═══ DOCUMENT TEXT
Our short-term market distribution and penetration will be limited as compared with the potential market and so our initial views as to customer acceptance of a particular brand can be erroneous, and there can be no assurance that true market acceptance will ultimately be achieved. In addition, customer preferences are also affected by factors other than taste. If we do not adjust to and respond to these and other changes in customer preferences, our sales may be adversely affected.

If our business is unsuccessful, our shareholders may lose their entire investment.

Although shareholders will not be bound by or be personally liable for our expenses, liabilities or obligations beyond their total original capital contributions, should we suffer a deficiency in funds with which to meet our obligations, the shareholders as a whole may lose their entire investment in our company.

Our board of directors may change our operating policies and strategies without prior notice or stockholder approval and such changes could harm our business and results of operations and the value of our stock.

Our board of directors has the authority to modify or waive certain of our current operating policies and strategies without prior notice and without shareholder approval. We cannot predict the effect any changes to our current operating policies and strategies would have on our business, operating results and value of our stock. However, such changes could have a material adverse effect on our financial position or otherwise.

Because executive management is free to devote time to other ventures, shareholders may not agree with their allocation of time.

Our executive officers and directors will devote only that portion of their time, which, in their judgment and experience, is reasonably required for the management and operation of our business. Management may have conflicts of interest in allocating management time, services and functions among us and any present and future ventures which are or may be organized by our officers or directors and/or their affiliates. Management will not be required to direct us as their sole and exclusive function, and they may have other business interests and engage in other activities in addition to those relating to us. This includes rendering advice or services of any kind to other investors and creating or managing other businesses.
══════
EXERCISE INSTRUCTIONS:
**1)** In the risk factors passage, who can modify or waive certain operating policies and strategies without prior notice or shareholder approval?
**2)** Continue the risk factors passage from its last sentence.
═══ DATASET
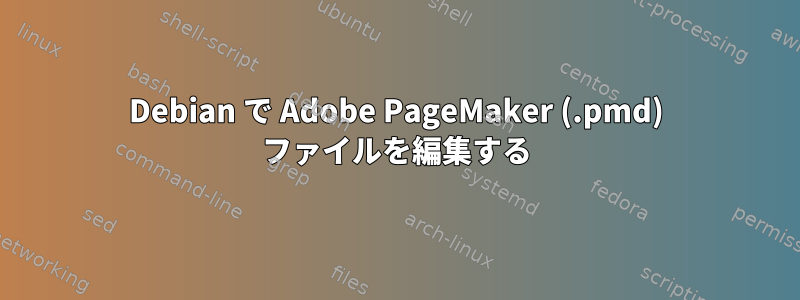 Debian で Adob​​e PageMaker (.pmd) ファイルを編集する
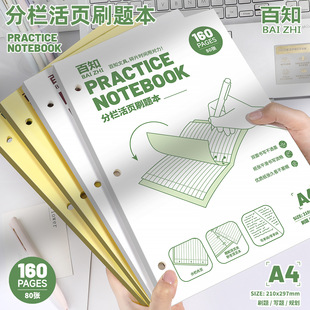 义乌百知文具有限公司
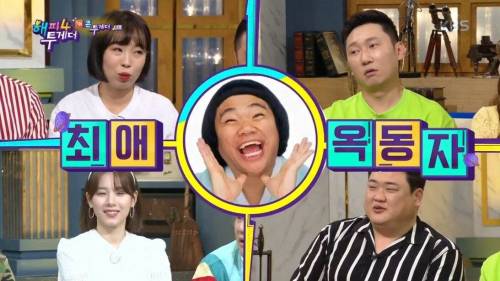 [스압] 원빈이랑 친구였던 옥동자.jpg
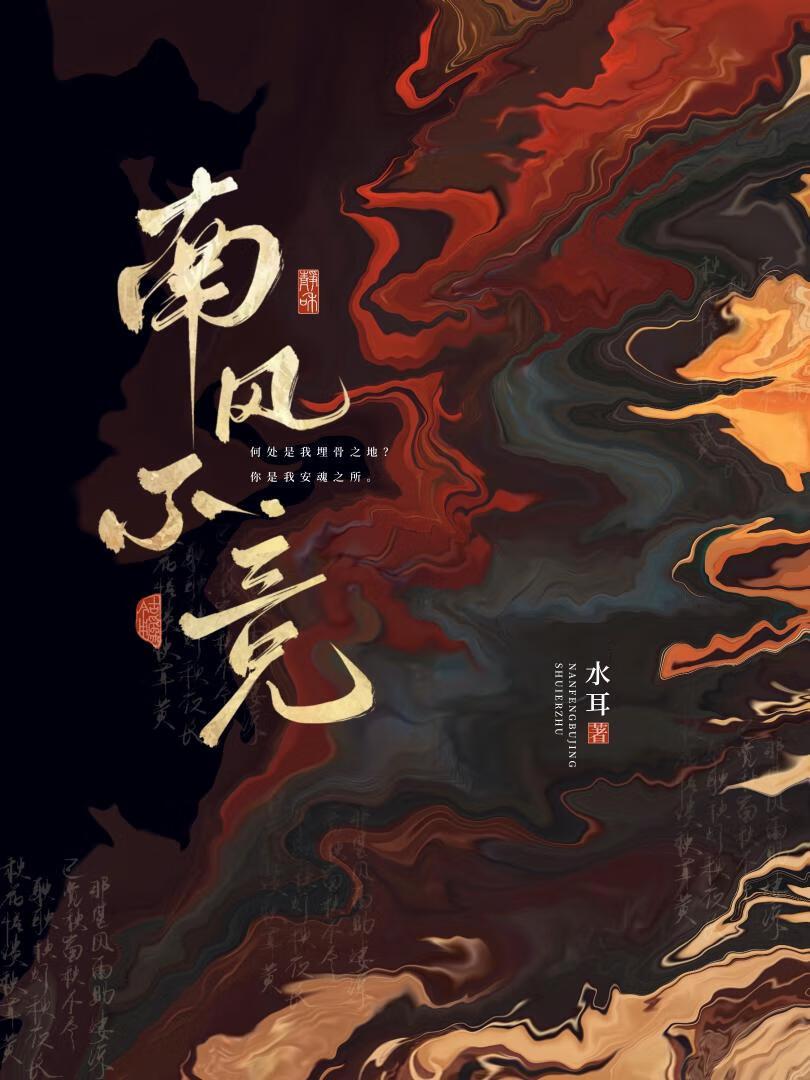 我死遁归来，好兄弟他不装了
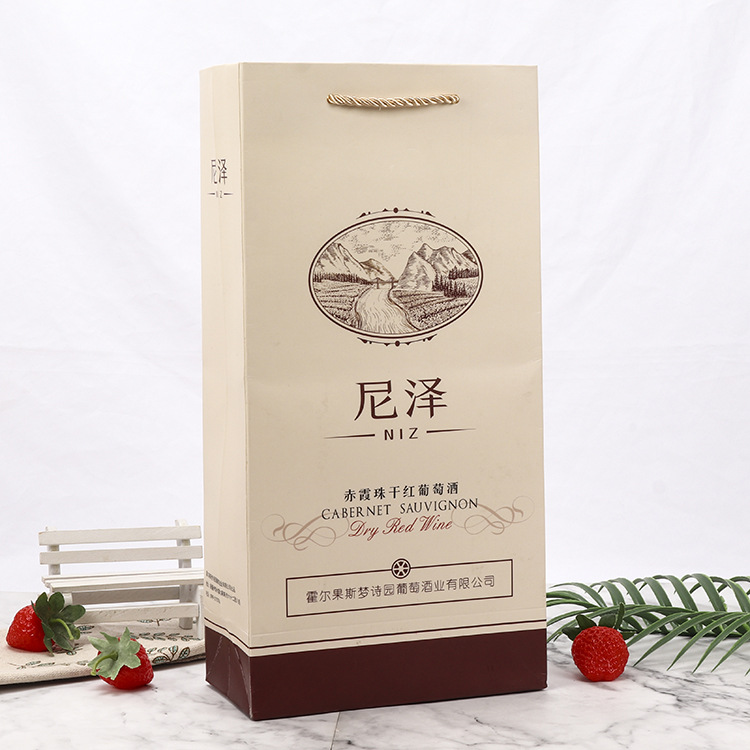 定制白酒纸质包装礼盒 红酒通用包装 葡萄酒包装盒子可定制logo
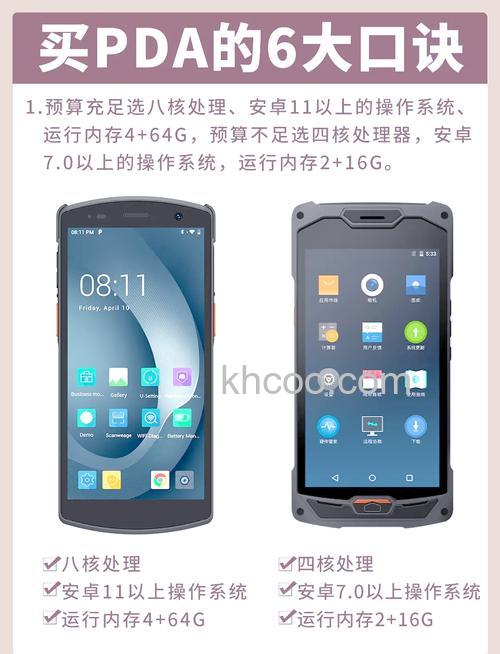 如何通过PDA及智能手机进行百度搜索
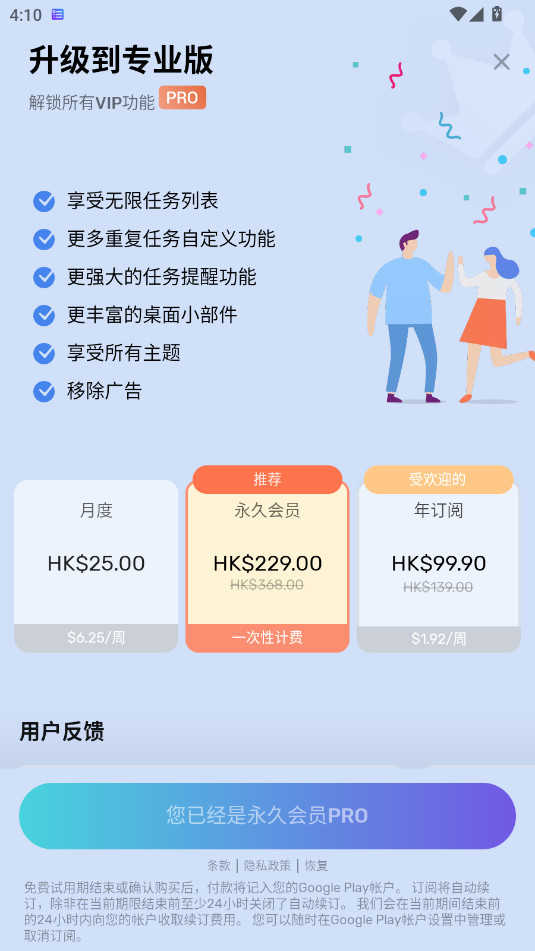 ToDoList待办清单特别版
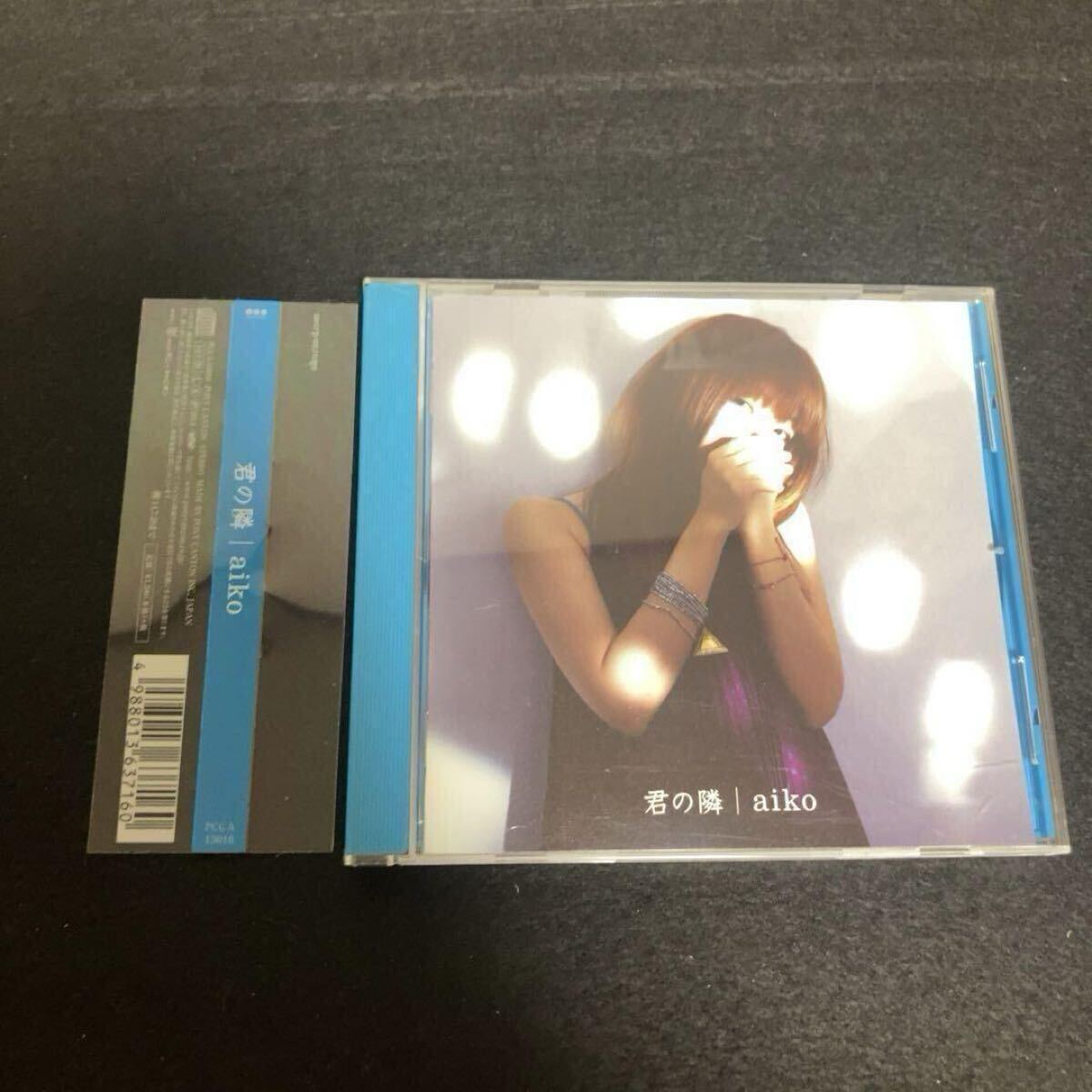 aiko / 君の隣 初回プレス カラートレイ ●拍卖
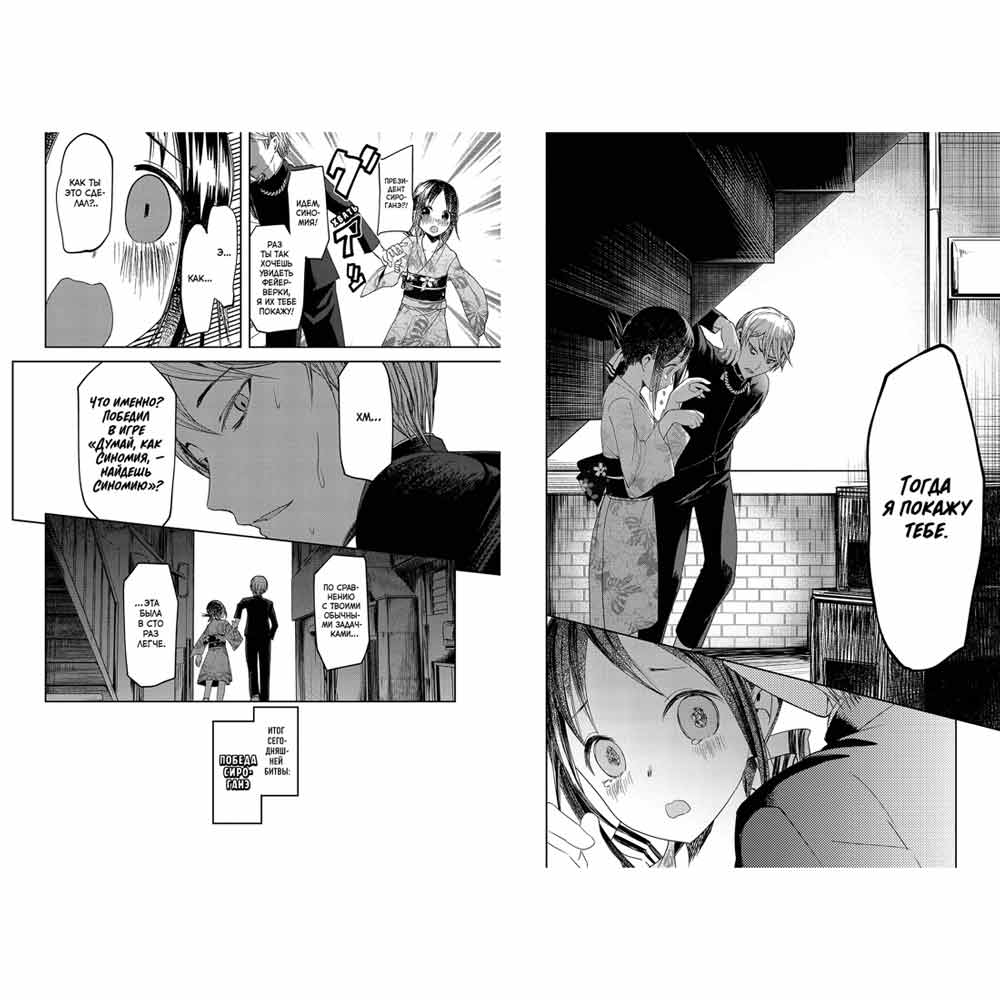 Книга "Госпожа Кагуя: В любви как на войне. Любовная битва двух гениев. Книга 3", Ака Акасака - 3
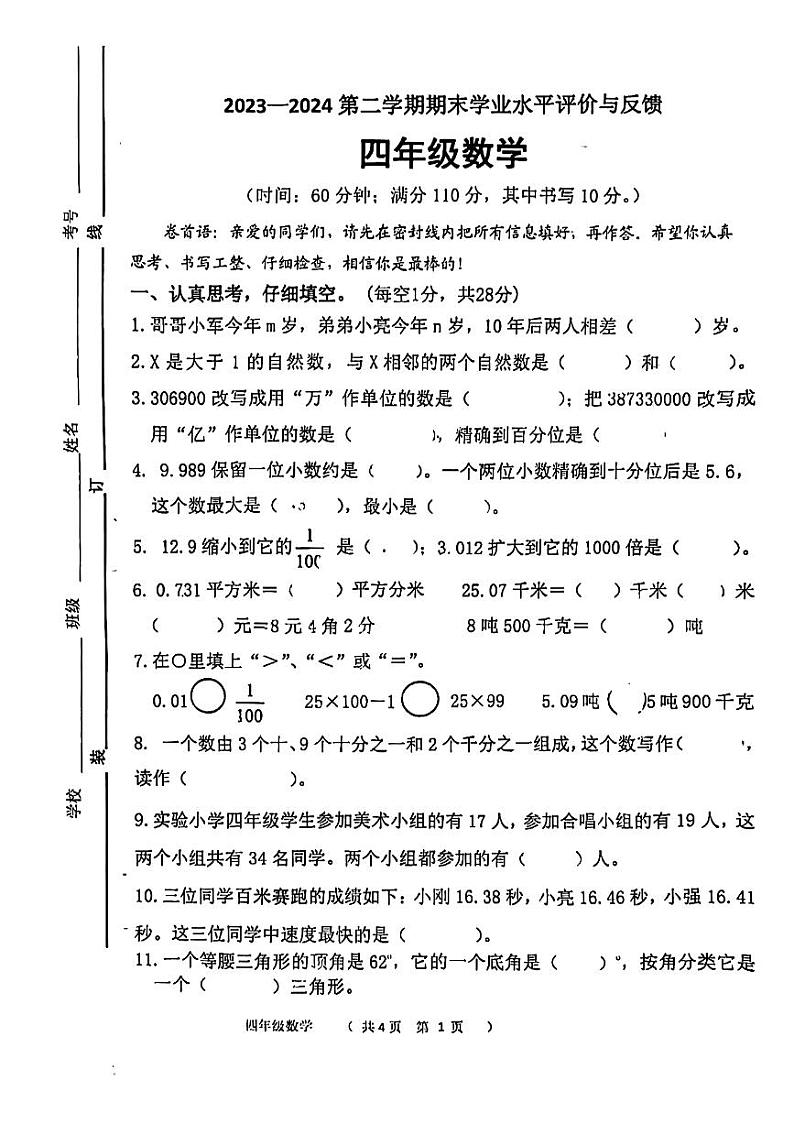 山东省聊城市高唐县2023-2024学年四年级下学期期末数学试题01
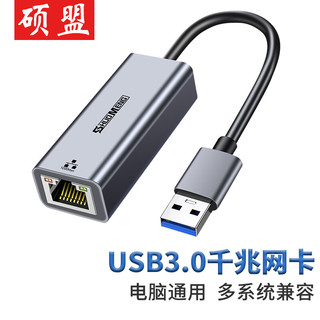 SHUOMENG 硕盟 SM-A44 接口转换器 USB转RJ45 灰色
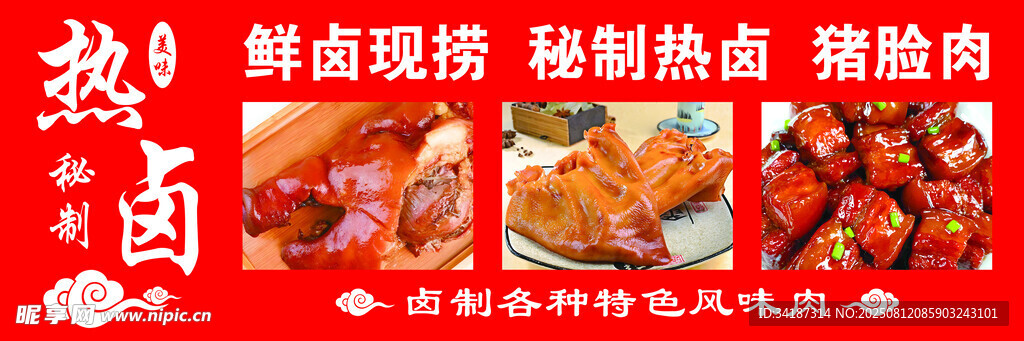 新鮮現(xiàn)鹵熟食誘人展示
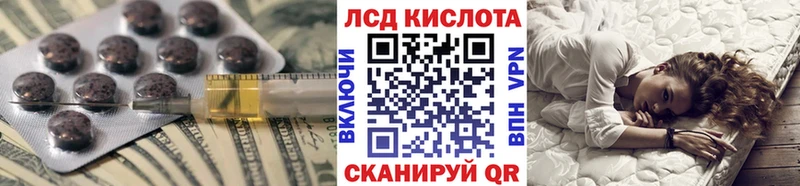 KRAKEN   площадка как зайти  Лсд 25 экстази ecstasy  магазин продажи   Верхоянск 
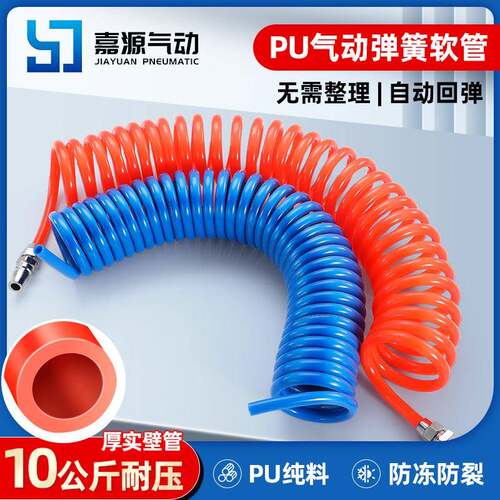 PU弹簧气管软管螺旋伸缩管空压机气泵高压快速接头气动风管8mm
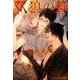 双狼の贄 （プラチナ文庫） [文庫]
══════
YOUR RESPONSES:
**1)** The board of directors.

**2)**
Changes in laws and regulations relating to beverage containers and packaging could increase our costs and reduce demand for our products.

We and our bottlers currently offer non-refillable, recyclable containers in the United States. Legal requirements have been enacted in various jurisdictions in the United States and overseas requiring that deposits or certain ecotaxes or fees be charged for the sale, marketing and use of certain non-refillable beverage containers. Other proposals relating to beverage container deposits, recycling, ecotax and/or product stewardship have been introduced in various jurisdictions in the United States and overseas, and we anticipate that similar legislation or regulations may be proposed in the future at local, state and federal levels, both in the United States and elsewhere. Consumers’ increased concerns and changing attitudes about solid waste streams and environmental responsibility and related publicity could result in the adoption of such legislation or regulations. If these types of requirements are adopted and implemented on a large scale in any of the markets in which we operate, they could affect our costs or require changes in our distribution model, which could negatively impact our financial condition. In addition, container-deposit laws, or regulations that impose additional burdens on retailers, could cause a shift away from our products to retailer-proprietary brands, which could impact the demand for our products in the affected markets.

Significant additional labeling or warning requirements may inhibit sales of affected products.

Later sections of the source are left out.